Today, a European researcher named Dr. Eduard Batlle will be honoured at the 6th annual ISREC (Swiss Institute for Experimental Cancer Research) cancer research conference in Lausanne, Switzerland.
Dr. Batlle has concentrated on the onset and progression of colorectal cancer, studying intestinal stem cells and their malignant counterparts, identifying molecules that prevent colorectal cancer, and identifying the genetics for metastasis of cancer cells to the liver. His research has been cited over 1,000 times in scholarly journals. He is also a patent holder for products being developed by two separate companies.

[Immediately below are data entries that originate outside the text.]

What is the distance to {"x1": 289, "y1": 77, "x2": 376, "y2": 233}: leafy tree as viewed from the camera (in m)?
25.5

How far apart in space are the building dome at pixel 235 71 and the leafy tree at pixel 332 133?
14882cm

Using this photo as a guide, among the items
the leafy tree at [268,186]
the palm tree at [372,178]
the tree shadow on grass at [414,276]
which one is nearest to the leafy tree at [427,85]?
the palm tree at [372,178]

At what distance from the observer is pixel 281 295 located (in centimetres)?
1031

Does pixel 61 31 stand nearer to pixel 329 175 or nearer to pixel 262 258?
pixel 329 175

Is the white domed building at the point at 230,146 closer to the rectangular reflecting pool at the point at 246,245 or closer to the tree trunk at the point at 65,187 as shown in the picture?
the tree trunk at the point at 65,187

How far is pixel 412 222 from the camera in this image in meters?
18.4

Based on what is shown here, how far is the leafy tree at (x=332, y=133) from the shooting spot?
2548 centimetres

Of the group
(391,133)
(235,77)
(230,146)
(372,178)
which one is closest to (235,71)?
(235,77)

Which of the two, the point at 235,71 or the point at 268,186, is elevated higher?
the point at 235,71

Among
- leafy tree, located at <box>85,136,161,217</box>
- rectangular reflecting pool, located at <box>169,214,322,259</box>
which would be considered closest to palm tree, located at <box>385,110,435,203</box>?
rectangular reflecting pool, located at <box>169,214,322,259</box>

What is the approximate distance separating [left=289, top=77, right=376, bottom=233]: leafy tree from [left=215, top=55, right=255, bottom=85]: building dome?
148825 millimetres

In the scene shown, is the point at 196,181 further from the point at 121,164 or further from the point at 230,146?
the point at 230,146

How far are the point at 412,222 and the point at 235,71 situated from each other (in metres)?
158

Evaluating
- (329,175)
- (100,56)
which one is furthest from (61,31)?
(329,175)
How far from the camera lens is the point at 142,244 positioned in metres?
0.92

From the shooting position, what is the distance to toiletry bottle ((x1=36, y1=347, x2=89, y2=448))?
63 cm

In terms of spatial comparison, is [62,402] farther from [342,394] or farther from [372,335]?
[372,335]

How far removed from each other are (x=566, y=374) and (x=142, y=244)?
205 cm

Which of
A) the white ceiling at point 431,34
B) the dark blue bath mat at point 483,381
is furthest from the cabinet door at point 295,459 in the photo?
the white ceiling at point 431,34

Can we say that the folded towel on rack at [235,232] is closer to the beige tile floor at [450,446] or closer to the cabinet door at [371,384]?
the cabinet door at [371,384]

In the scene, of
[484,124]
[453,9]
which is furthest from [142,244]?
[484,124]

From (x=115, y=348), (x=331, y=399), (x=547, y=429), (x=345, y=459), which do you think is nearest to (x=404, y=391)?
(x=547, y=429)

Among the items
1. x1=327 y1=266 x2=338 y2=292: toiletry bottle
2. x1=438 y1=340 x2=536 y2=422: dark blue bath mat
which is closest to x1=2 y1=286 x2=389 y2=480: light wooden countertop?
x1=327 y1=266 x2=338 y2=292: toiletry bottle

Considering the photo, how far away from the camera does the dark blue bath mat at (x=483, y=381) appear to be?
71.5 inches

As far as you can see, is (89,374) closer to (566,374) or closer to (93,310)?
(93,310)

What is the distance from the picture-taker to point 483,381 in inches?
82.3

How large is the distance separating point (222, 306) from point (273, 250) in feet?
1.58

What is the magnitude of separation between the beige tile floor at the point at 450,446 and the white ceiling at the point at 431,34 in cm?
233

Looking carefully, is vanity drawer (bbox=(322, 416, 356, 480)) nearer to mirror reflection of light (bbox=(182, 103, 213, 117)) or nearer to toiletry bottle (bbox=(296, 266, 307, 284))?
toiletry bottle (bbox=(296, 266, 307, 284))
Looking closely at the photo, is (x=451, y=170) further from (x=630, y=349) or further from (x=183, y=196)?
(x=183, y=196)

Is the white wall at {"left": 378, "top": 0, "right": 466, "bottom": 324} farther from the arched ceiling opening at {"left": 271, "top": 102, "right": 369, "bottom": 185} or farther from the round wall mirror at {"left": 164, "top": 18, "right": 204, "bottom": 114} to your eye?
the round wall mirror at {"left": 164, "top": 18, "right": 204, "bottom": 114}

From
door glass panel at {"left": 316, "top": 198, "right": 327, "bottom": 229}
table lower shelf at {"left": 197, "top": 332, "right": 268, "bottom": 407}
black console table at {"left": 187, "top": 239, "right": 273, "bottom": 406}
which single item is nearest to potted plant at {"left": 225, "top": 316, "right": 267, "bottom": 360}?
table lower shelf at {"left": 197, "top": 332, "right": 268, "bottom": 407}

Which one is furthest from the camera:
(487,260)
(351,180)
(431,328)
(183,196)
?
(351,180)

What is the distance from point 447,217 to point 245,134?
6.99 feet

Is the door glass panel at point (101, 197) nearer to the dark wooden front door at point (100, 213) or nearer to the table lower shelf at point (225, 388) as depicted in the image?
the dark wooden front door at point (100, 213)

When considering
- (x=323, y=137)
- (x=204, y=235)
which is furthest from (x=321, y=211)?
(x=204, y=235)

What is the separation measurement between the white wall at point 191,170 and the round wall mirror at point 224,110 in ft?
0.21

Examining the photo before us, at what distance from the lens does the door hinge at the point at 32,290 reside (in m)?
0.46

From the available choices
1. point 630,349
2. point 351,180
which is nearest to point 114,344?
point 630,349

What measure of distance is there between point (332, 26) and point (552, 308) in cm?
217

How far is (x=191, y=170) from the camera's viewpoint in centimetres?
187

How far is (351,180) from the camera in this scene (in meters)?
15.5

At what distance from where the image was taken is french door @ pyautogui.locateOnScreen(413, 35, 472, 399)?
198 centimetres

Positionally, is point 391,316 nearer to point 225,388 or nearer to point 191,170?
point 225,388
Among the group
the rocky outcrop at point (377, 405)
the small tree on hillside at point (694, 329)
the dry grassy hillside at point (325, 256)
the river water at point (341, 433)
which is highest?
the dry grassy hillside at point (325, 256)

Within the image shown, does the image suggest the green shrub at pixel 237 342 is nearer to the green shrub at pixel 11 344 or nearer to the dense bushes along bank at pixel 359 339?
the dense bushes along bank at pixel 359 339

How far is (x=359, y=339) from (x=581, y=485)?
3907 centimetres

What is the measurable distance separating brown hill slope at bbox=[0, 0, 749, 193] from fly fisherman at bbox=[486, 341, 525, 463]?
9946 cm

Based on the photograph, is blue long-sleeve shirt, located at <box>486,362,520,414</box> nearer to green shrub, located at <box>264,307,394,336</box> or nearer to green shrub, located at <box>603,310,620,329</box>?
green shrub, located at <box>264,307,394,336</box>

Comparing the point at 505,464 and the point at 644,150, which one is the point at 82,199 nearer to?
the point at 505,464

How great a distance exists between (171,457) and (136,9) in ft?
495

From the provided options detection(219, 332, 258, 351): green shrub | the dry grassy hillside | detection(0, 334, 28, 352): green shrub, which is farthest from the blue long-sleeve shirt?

The award he will receive today is the Debiopharm Life Sciences Award (worth 100,000 francs or $89,450.67 CAD)). This year the award is slated for cancer research. The intent of the award is to honour European Life Sciences researchers under the age of 40. The research rewarded by this prize must demonstrate high potential for therapeutic and commercial applications. Debiopharm is currently known for Eloxatin, a treatment for colorectal cancer based on oxaliplatin administered by injection.
Oxaliplatin was one of the cocktail ingredients in my own chemotherapy. It is delivered as an intravenous infusion given over 1-6 hours. The dosage is measured according to the body surface area, calculated by body weight and height. Usually, that means 85 mg/m2 every two weeks. In almost all cases, eloxatin is given with fluorouracil (FU) and folinic acid.